• Passage for review:
┌──
Daily Archives: February 10, 2015

GAO Report on Mental Health

Today I received the following email from NAMI on the US Government Accountability Office (GAO) Report on Mental Health. I feel somewhat guilty for simply copying and pasting emails I receive, but my purpose is to educate and advocate more than…

Structure

When my husband or son stay home because they are ill, I lose the structure around which I organize my day and my self. I need the book ends of bringing my son to and from school, having my husband…

Monotasking – Oh my gosh, it’s so hard!

I was once talking to a woman who said she admired my ability to multitask so well.  She just didn't work this way.  She was only able to work on one thing at a time, focus on one thing at a time.

Many thoughts went through my mind as she said this:
 - What would it be like to just work on/think about one thing at a time? 
 - I wish I could think about just one thing at a time and shut my brain up a bit. 
 - I bet she could multitask if she worked at it; it's a skill just like anything else and can be learned.
 - How can she get anything done by working on just one thing at a time?
└──
• Stored data entries:
┌──
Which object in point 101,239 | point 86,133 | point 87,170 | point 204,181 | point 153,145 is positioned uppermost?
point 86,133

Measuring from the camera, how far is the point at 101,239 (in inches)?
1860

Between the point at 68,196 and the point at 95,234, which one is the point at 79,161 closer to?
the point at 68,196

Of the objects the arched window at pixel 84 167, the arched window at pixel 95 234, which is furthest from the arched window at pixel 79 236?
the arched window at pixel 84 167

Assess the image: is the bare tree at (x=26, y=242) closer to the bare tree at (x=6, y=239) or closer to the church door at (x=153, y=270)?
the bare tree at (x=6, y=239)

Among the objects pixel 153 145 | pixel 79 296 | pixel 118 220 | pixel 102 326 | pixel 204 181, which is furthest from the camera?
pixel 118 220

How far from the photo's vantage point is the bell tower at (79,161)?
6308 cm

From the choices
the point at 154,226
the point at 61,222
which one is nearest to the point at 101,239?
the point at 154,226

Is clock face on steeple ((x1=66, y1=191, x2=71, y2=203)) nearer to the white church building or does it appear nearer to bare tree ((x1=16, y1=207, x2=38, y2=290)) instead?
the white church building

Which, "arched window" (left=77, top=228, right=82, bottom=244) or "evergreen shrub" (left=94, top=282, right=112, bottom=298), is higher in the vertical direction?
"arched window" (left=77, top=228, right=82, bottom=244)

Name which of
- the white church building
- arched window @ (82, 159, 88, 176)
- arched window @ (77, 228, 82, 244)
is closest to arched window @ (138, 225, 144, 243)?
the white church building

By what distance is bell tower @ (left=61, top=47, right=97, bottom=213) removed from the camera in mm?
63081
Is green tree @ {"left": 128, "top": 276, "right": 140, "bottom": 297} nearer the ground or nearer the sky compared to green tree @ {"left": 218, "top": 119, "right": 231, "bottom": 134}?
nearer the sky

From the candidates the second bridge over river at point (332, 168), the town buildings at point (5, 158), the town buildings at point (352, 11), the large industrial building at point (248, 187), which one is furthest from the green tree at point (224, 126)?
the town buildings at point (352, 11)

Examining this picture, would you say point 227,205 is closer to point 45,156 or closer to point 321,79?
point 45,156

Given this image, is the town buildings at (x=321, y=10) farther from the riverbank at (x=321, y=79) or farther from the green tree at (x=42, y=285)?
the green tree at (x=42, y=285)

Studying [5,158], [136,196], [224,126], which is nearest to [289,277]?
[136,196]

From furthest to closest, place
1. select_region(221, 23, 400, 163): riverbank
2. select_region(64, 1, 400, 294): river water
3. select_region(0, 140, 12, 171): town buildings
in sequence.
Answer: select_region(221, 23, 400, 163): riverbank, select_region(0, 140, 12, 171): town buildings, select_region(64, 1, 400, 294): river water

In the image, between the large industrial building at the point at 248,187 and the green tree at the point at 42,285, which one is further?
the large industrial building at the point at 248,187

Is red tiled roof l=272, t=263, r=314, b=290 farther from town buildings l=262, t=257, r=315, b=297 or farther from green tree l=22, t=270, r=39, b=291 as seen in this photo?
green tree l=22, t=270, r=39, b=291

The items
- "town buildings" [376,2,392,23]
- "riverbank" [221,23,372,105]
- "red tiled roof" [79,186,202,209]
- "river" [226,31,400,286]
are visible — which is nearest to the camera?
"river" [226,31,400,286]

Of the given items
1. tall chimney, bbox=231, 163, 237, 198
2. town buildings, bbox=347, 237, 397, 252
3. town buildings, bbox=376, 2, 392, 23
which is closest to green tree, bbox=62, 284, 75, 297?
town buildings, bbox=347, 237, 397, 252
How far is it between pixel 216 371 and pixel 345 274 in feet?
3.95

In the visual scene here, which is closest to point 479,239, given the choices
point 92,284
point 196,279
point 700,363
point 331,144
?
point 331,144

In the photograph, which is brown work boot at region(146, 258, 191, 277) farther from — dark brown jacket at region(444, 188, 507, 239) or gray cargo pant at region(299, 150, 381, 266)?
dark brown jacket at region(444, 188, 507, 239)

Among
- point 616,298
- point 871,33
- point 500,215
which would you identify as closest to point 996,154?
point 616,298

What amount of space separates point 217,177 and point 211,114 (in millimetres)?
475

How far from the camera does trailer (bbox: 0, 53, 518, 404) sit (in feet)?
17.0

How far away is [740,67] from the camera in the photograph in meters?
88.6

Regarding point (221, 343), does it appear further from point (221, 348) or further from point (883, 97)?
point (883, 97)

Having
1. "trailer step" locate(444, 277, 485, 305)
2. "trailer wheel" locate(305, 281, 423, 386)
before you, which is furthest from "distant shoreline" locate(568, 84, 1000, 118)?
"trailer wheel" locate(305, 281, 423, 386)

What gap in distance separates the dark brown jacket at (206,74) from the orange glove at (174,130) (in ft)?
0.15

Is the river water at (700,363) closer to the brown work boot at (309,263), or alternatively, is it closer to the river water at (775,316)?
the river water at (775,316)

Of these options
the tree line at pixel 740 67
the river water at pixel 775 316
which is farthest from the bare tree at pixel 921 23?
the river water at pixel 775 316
└──
• Activities:
1 > Copy the blog archive page text between "I was once talking" and "thing at a time.", inclusive.
2 > Carry on the blog archive page from its last line, continuing the post on monotasking.

• Answers per task:
1 >
I was once talking to a woman who said she admired my ability to multitask so well.  She just didn't work this way.  She was only able to work on one thing at a time, focus on one thing at a time.

2 >
See?  Even in that second that followed her comment my brain was jumping around.

According to my Buddhist meditation DVD, that's called the monkey mind.  It's part of our nature.  And the way to peace is to learn to calm it.

So why is it so hard to focus on just one thing at a time?

I think a big part of it is that our society rewards multitasking.  Many of us struggle with I'm-busier-than-you syndrome.  I know I've bought into this way of thinking.  Busy is good.  Busy is productive.  Busy is something to be proud of and wave around like a flag of accomplishment.

How many times have you written a Facebook post that says "I have to do this and this and this" - which is partly complaining and partly bragging?  How many times have you been talking to someone and done the same thing?  How many times have you heard someone rattle off their list (in the same feigned griping way) and felt like you had to match or top it by complaining of your day?  Or felt like you couldn't talk about your day because you only did one thing or didn't have anything really to do that day?

Seriously, when did having a light schedule come to mean you were lazy?  When did a day of peaceful rest or strolling through the park or reading for hours become something to be ashamed of?  When did doing one thing instead of five things come to mean you were a slacker?  Why is chewing gum and walking considered more intelligent than just walking?

Studies have shown that monotasking is more efficient (but since I can't reference any of them I'm not going to talk about that anymore).

I'm going to talk about the value I see in doing one thing at a time.  Seriously think about it for a minute.  Just.  One.  Thing.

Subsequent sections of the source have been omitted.